━━ Extract

There has been a fair bit of cricket and cricketing news over the past couple of days that we haven’t had time to comment on, so, in very disjointed but hopefully lucid style, we are going to round up our thoughts on these matters.
- Where else to start but with Sachin? Much has already been written and will undoubtedly continue to be written about this great little man but his achievement against South Africa was of such a magnitude that we feel the need to add to the cacophony of voices.
We remember back in 1996 on the Indian tour of England one of the Indian commentators saying that Sachin would one day be the first man to get to 100 international hundreds. At the time this was such a ridiculous number (and quite frankly still is!) that we ascribed this comment to over enthusiasm. With 50 test hundreds and 46 ODI centuries this forgotten commentator has been proved right as it is surely inevitable now.
With age forcing the decline of other leading players in the game such as Ponting and Dravid, it is not only Sachin’s amount of runs but also his longevity and fitness which should be praised as the little Indian appears to simply get better with age. We believe there is no reason why he can’t go on for another two or three years, in which time it is conceivable that he might end up with close to 120 international hundreds. Certainly we imagine there would be fairly short odds on him reaching 60 test hundreds.
- From one all time great to another. Jacques Kallis scored 201 not out in South Africa’s one sided game against the Indians over the weekend. Remarkably it was his 38th test match century, yet only his first double which is an oddity in itself.
In our eyes he is undoubtedly South Africa’s finest cricketer ever and, perhaps extraordinarily, deserves genuine comparison to the great Sir Garry Sobers. Sobers is consistently called the finest all round cricketer ever to have played the game yet Kallis has achieved figures directly comparable to the great man, undoubtedly without the flair but certainly at a similar level of effectiveness. Well played Sir!
- New Zealand’s Dan Vettori has been removed from his all singing and dancing role in New Zealand cricket and been allowed to concentrate on his own game and captaining the side.

━━━━
━━ Given records

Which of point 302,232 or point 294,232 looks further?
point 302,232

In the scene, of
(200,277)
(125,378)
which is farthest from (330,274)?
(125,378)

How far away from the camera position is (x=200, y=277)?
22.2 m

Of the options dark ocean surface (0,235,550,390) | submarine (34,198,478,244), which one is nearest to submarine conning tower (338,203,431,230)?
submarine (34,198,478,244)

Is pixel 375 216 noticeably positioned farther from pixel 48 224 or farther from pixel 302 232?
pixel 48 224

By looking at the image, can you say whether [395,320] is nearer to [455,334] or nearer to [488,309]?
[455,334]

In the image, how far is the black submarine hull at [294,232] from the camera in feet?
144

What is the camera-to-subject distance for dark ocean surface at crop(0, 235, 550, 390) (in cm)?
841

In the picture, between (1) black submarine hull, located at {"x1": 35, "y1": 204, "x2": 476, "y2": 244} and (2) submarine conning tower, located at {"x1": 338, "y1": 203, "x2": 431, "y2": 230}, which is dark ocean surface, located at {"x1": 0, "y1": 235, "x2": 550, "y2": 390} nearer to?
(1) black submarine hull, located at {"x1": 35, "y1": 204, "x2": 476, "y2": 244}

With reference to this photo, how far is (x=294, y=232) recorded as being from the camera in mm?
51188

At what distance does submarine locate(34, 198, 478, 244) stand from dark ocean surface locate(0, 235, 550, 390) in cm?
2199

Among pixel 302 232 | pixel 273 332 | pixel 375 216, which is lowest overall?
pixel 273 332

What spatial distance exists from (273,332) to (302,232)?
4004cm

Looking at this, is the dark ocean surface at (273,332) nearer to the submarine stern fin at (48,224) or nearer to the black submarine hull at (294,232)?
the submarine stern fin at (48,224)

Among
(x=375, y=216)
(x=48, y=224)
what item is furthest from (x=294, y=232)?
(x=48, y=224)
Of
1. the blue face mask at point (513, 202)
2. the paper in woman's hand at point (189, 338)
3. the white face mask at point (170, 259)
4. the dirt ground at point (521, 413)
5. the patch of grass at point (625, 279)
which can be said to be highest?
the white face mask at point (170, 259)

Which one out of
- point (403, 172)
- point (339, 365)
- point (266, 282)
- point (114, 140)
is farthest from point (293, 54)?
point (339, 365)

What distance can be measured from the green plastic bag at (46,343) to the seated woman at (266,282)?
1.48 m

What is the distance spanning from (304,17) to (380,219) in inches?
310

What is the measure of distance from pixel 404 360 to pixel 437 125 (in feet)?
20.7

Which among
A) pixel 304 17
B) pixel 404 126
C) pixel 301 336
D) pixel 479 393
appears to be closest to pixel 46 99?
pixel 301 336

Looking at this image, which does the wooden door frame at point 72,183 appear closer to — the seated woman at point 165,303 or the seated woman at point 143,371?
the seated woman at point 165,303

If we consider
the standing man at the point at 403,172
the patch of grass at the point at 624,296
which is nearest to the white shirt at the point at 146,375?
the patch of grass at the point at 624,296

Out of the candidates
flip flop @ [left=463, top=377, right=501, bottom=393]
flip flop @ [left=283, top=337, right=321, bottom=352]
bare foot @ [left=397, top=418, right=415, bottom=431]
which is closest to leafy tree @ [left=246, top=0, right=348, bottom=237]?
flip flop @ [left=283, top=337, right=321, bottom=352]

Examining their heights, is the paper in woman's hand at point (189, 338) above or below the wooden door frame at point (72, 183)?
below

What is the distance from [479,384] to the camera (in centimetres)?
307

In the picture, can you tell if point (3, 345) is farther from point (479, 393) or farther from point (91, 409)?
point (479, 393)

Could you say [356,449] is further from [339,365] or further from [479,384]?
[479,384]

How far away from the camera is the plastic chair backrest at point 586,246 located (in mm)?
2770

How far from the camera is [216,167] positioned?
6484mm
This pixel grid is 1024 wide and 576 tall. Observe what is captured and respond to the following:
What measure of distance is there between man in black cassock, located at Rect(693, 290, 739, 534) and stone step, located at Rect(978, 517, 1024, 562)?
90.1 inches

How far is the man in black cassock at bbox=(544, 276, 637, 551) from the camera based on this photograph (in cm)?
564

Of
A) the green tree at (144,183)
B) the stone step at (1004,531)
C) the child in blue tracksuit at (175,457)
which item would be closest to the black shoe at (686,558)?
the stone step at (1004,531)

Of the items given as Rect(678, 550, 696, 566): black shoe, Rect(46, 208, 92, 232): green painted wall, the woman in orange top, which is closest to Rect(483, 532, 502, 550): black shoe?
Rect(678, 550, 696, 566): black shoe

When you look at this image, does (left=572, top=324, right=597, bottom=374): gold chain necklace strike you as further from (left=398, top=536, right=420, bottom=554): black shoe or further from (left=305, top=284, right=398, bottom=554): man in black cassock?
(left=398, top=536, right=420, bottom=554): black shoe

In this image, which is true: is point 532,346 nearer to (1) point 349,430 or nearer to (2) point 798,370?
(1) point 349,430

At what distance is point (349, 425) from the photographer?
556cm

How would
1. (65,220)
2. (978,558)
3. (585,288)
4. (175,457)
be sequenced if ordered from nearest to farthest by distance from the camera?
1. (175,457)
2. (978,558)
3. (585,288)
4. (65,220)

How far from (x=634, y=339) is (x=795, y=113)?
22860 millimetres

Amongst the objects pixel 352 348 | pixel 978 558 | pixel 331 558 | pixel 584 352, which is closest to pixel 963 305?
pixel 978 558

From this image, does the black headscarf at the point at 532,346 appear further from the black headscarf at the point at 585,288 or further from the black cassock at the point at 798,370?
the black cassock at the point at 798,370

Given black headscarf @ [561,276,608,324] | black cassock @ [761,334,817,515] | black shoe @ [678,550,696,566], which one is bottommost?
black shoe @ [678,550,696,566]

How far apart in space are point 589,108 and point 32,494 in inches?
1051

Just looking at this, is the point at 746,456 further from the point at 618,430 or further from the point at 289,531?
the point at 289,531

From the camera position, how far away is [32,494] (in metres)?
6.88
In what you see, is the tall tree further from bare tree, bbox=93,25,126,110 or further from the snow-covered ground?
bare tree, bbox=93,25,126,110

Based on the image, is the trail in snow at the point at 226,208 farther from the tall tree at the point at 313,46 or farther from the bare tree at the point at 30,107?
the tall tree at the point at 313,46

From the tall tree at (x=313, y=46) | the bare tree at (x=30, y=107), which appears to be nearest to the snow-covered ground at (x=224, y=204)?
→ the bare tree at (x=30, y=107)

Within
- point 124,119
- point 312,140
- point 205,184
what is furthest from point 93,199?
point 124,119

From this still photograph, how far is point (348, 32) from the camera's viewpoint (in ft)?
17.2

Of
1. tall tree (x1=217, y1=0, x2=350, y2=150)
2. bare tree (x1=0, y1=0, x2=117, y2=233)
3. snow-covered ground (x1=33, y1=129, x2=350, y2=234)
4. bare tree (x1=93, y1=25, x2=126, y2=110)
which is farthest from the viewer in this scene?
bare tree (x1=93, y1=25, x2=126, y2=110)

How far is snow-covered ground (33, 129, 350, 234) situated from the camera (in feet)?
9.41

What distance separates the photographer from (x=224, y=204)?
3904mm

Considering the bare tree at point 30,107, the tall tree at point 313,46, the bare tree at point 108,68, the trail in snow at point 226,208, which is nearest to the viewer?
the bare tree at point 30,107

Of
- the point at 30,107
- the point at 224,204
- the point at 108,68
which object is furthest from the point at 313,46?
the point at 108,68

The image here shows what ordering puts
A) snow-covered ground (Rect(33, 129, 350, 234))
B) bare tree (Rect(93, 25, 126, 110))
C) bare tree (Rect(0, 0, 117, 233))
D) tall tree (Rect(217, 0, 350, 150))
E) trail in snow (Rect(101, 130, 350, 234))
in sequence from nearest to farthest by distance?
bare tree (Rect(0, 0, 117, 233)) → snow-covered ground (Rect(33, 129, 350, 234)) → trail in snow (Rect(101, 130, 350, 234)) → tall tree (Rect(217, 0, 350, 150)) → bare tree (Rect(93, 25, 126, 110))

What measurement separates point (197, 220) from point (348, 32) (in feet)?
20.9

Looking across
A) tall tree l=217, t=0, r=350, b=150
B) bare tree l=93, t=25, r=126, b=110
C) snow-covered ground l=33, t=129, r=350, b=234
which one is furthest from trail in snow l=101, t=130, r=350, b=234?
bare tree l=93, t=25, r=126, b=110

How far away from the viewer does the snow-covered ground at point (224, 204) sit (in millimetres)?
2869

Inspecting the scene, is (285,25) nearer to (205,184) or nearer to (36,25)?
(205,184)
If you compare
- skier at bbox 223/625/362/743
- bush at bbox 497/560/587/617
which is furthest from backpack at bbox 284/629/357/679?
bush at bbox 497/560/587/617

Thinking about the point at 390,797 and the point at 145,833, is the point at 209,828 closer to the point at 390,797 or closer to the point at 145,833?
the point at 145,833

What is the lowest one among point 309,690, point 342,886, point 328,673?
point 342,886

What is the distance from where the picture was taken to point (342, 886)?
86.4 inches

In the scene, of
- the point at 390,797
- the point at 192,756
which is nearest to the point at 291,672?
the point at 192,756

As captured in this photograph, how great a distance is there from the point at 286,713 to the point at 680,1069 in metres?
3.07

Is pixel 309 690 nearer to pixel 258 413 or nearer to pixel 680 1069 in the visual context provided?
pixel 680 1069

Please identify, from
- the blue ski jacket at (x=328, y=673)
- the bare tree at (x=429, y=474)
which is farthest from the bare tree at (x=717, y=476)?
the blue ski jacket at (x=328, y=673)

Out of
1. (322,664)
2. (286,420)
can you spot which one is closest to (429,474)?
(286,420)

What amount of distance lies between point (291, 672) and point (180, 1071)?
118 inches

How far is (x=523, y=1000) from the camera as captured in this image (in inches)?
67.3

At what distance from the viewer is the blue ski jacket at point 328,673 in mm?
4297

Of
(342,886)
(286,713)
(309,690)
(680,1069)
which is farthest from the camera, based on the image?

━━━━

**Stated exercise**
Continue the cricket roundup from where it stops. The listing has no connection to the cricket roundup.

**Answer to the problem**
In the turmoil and angst that is New Zealand cricket, Vettori has been a consistently world class operator and effective with ball and bat. If the Black Caps are to remain competitive on the world stage they need him to be firing and so this reduced work load can only be a good thing.
- A brief Ashes thought now as we are pleased to see that Andy Flower has committed to keeping four bowlers for the Boxing Day test match. There is talk of ‘resting’ Finn and playing either Bresnan or Shahzad in a similar way to which Greg Chappell apparently said Mitchell Johnson was ‘rested for the Adelaide test’. Pure rubbish as anyone can see – if you are removed from the side you are dropped – there is no two ways about it.
For all his woes at Perth Finn still picked up some crucial wickets and is the leading wicket taker in the series on either side. Leave him in, give him some confidence and he will grow in stature as a test match bowler. We personally don’t mind him leaking a few runs if he is taking wickets.
If a change is required though, please let it be Shahzad who comes in rather than Bresnan…
- We feel a little dirty for mentioning this competition – being as it is not one of our favourite developments in world cricket – but the IPL announced their rosters from which sides could pick. The top reserve price is $400,000 and is the level in which such luminaries as KP, Yuvraj Singh, Adam Gilchrist, Dan Vettori and Chris Gayle sit.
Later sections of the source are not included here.